(WASHINGTON) -- The White House is considering deep cuts to programs and staffing at the Environmental Protection Agency as part of its first federal budget process, according to administration and environmental community sources.
A draft EPA budget document obtained by ABC News includes the virtual elimination of 38 EPA programs, including initiatives to clean up and restore the San Francisco Bay, Lake Champlain and Long Island Sound. The Great Lakes Restoration Initiative would be all but eliminated, going from $300 million budgeted in fiscal 2016 to $10 million in fiscal 2018 -- a 97 percent cut.
Overall, the administration is considering a 25 percent reduction in the annual EPA budget from $8.25 billion to $6.15 billion and a resulting reduction in workforce of 19 percent, about 3,000 full-time employees, according to the draft.
"People will get sick or die if these cuts are made," said Bill Becker, executive director of the National Association of Clean Air Agencies, which received a copy of the draft from an administration official and shared it with ABC News.
A White House official confirmed the authenticity of the document to ABC News, but said it was an early draft.
"These are moving targets. Nothing is accurate until they are final," the White House official said.
The EPA declined to comment, but in an interview with CNN earlier this week, EPA Administrator Scott Pruitt said the agency is still deciding where to make cuts.
“As far as the budget is concerned, that process is just beginning. Obviously lots of discussions will take place between the executive branch and congress and we'll work through the process in the right way,” said Pruitt.
President Trump has called for a $54 billion increase in defense spending and corresponding cuts across other federal agencies as he prepares to submit his full proposal to Congress. The EPA document is an early look at the types of cuts those agencies may be preparing to make.

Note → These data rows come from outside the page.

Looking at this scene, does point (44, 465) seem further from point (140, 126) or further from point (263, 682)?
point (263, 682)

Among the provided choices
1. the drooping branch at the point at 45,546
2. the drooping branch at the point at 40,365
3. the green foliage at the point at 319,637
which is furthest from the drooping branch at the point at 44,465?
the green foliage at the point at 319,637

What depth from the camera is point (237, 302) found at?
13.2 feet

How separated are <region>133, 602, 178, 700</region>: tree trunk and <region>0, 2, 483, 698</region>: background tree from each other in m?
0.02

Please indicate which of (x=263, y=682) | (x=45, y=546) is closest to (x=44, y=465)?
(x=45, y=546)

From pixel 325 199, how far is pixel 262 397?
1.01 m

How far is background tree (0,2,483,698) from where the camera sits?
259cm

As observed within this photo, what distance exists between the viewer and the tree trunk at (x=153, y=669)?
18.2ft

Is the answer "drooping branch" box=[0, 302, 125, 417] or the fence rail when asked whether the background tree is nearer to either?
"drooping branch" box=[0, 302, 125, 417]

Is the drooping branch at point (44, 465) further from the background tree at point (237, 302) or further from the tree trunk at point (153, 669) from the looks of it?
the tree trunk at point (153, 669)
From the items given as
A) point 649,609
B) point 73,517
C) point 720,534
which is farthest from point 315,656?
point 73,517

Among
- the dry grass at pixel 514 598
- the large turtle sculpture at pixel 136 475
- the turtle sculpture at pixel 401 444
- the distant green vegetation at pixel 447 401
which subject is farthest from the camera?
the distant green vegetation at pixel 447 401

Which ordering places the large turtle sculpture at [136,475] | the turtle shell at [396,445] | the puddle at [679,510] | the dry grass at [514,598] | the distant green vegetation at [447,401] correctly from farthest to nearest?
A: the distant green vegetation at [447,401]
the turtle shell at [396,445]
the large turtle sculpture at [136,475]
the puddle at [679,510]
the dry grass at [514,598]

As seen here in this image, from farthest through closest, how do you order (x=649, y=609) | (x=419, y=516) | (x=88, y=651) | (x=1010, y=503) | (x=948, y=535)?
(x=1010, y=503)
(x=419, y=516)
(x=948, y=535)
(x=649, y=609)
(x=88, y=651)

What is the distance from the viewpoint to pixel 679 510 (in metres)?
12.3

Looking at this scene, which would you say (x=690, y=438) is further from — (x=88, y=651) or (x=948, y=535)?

"The budget blueprint will be released in mid-March. It would be premature for us to comment on – or anyone to report – the specifics of this internal discussion before its publication," John Czwartacki, OMB communications director, told ABC News.
"The president and his cabinet are working collaboratively to create a budget that keeps the president’s promises to secure the country and be more mindful of every taxpayer’s dollar," he said.